→ Estratto fornito:
- - - - - - -
Da ieri lo scontro politico sul bilancio americano, sull’”Obamacare”, sulla possibile chiusura del governo, è passato dalla retorica allo scontro frontale.

Alla Camera i repubblicani hanno approvato una misura di spesa che elimina i fondi per il programma di assistenza sanitaria di Barack Obama, che dovrebbe entrare in vigore proprio nel 2014, con una maggioranza di 230 voti contro 189. La provocazione, anzi l’oltraggio, è forte. Il progetto di riforma sanitaria di Obama che vuole estendere a decine di milioni di americani l’assistenza sanitaria è stato il più importante fra le iniziative sociali del presidente.

Nonostante il progetto sia stato accolto male da buona parte dell’opinione pubblica, Obama è stato confermato per un secondo mandato e dunque non cederà mai su questo punto. Tanto più che ha dalla sua parte il Senato a maggioranza democratica deciso a respingere il progetto di legge.

Comincia dunque il conto alla rovescia: mancano nove giorni alla scadenza del 30 settembre, quando si chiuderà l’anno fiscale 2013. Se non si troverà una soluzione al muro contro muro il governo americano chiuderà, gli uffici pubblici non potranno più sbirgare le pratiche, i dipendenti staranno a casa, le pensioni potrebbero essere congelate. Insomma un disastro, non solo per il disagio che deriverà dalla paralisi del Paese ma per il danno potenziale che sarà inflitto a un’economia ancora debole. Alcuni analisti dicono che Ben Bernanke ha anche tenuto conto di questo problema “politico” quando ha deciso mercoledì di lasciare invariati gli acquisti di titoli sul mercato.

Due settimane dopo, il 15 ottobre, il governo americano rischierà il fallimento. Quel giorno infatti in mancanza di aumento del tetto sul debito, oggi pari a 16.700 miliardi di dollari, il Tesoro americano non potrà più emettere obbligazioni. Poco più in là, nel giro di altre due o tre settimane si dovrebbe confermare il sequester, l’accordo cioè che prevede tagli automatici di spesa. Paralisi possibile e quasi simultanea dunque su tre fronti, la chiusura, il default e ulteriori tagli alla spesa.
- - - - - - -
→ Righe di dati:
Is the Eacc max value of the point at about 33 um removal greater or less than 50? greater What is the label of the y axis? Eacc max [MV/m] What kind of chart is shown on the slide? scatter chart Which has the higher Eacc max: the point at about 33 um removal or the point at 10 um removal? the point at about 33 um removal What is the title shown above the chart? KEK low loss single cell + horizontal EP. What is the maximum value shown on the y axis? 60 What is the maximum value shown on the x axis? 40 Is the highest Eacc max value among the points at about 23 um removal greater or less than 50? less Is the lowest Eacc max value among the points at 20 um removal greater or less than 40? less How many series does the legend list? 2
- - - - - - -
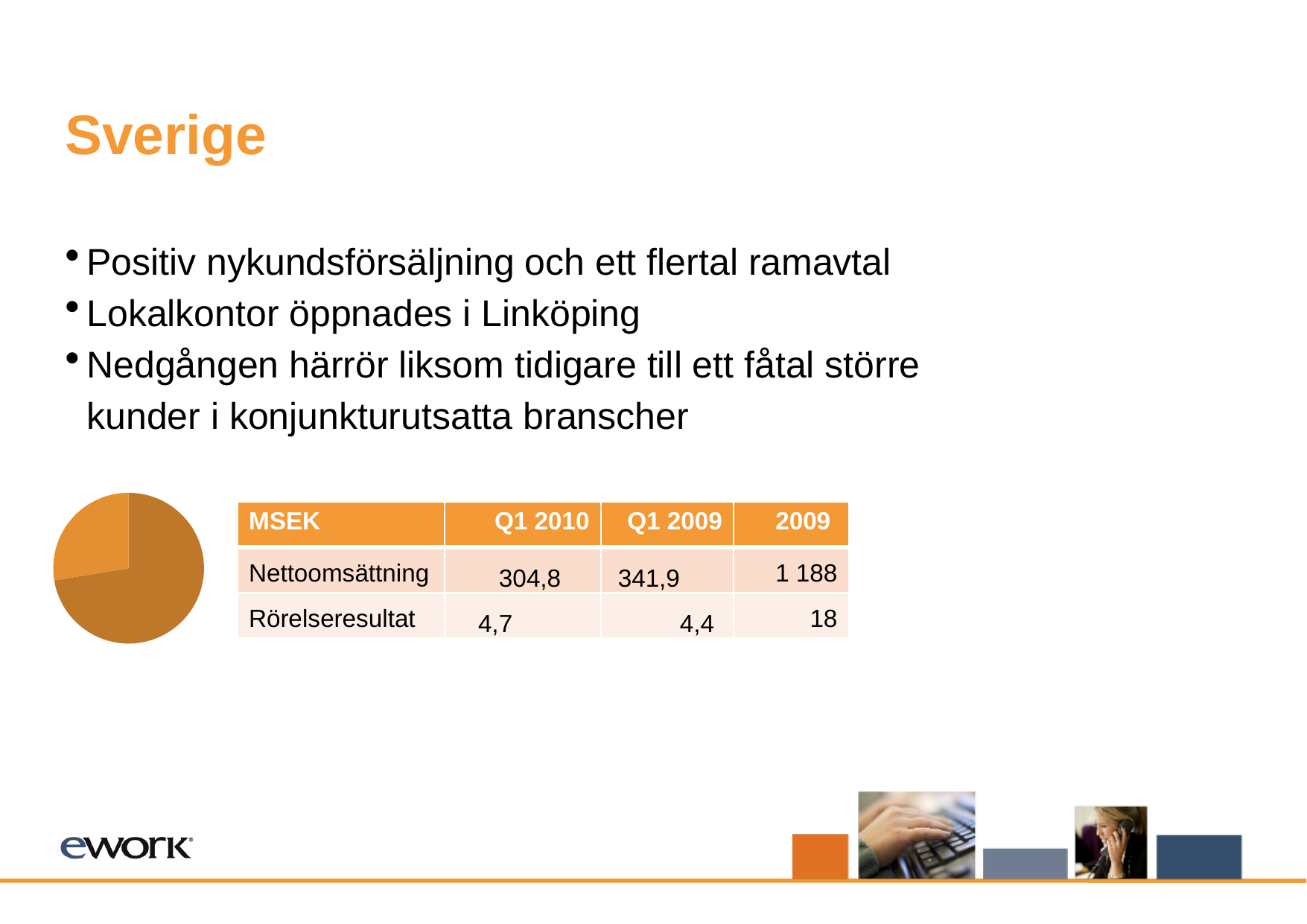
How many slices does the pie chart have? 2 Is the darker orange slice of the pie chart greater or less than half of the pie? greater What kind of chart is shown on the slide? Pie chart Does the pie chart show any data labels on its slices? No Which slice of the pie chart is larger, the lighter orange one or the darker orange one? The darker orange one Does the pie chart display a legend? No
- - - - - - -
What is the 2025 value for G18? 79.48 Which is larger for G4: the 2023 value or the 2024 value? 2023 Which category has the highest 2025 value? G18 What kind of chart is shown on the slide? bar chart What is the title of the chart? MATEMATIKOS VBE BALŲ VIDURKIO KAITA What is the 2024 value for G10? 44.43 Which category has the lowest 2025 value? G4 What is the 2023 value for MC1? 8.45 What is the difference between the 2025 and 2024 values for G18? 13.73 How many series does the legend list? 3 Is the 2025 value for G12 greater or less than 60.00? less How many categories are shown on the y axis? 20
- - - - - - -
→ Problema 1:
Rispondi a queste domande sull'articolo sul bilancio americano:
(a) Con quanti voti favorevoli e contrari la Camera ha approvato la misura di spesa?
(b) In quale data si chiuderà l'anno fiscale 2013?
(c) A quanto ammonta oggi il tetto sul debito?
→ Problema 2: Prosegui l'articolo sul bilancio americano dopo la sua ultima frase.

→ La tua risposta 1:
(a) 230 voti a favore e 189 contrari.
(b) Il 30 settembre.
(c) 16.700 miliardi di dollari.

→ La tua risposta 2:
«Oggi abbiamo vinto per il popolo americano – ha detto John Boehner, il presidente della Camera –. Il nostro messaggio al Senato è semplice: gli americani non vogliono la chiusura del governo e non vogliono l’Obamacare». In effetti la maggioranza degli americani è contro la riforma sanitaria del Presidente, ma non è detto che la strategia repubblica funzioni. In passato in una situazione analoga, quando alla guida della Camera c’era Newt Gingrich e alla Casa Bianca Bill Clinton, gli americani capirono che la partita di Gingrich era solo politica e, dopo la chiusura del governo, didero la colpa ai repubblicani. Cosa su cui scommette Barack Obama e su cui tendono a concordare gran parte degli analisti politici.

Per questo la reazione di Obama non si è fatta attendere «Non cederò mai al ricatto – ha detto ieri in un comizio – e guardo alla nostra situazione d’insieme, il disavanzo federale è migliorato, creiaamo occupazione, torniamo a crescere… vogliamo rovinare tutto per colpa di un oltranzismo politico?».

Il tempo per una soluzione esiste ancora. Tutti scommettono che alla fine si rimanderà la chiusura con una misura di finanziamento temporanea. Ma dopo? Come ne uscirà Boehner? Come ne uscirà Obama? Il compromesso non è possibile: o l’Obamacare resta o viene cancellato e nessuno oggi è disposto a perdere la partita.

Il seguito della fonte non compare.